_Work request:_ The whole listing is to be restated word for word with no images.

_Data excerpt:_
==*==

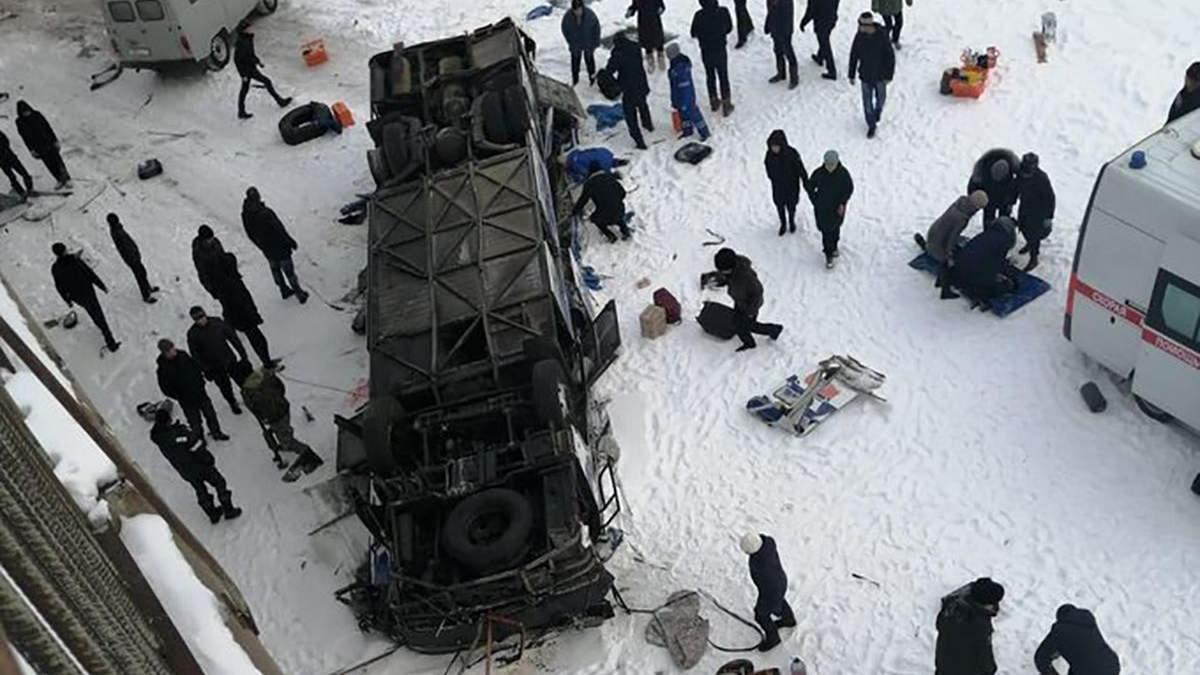 Автобус упал с моста в реку в Забайкалье – 15 погибших – новости России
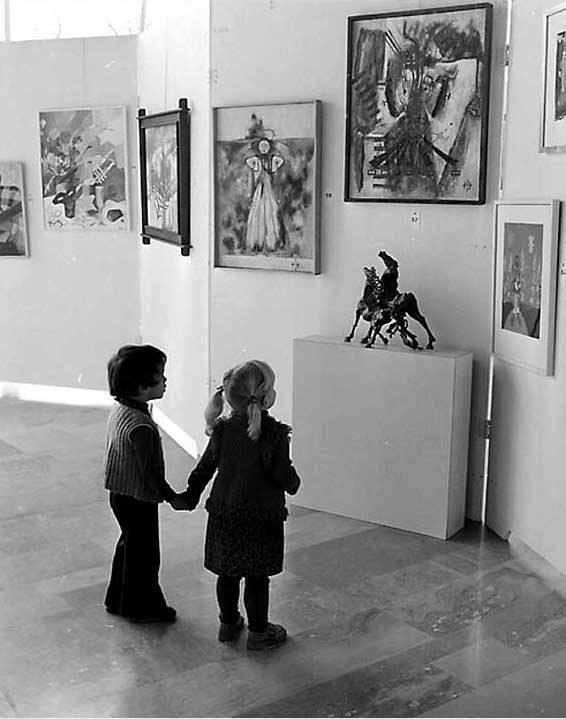 crianças-escultuta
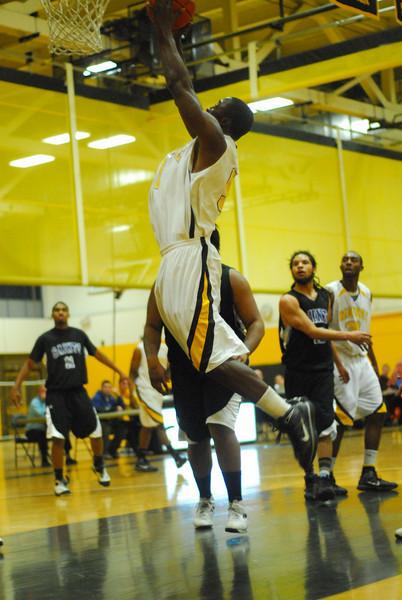20100128_MCC Basketball_9989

==*==

_Task response:_
 Автобус упал с моста в реку в Забайкалье – 15 погибших – новости России
 crianças-escultuta
20100128_MCC Basketball_9989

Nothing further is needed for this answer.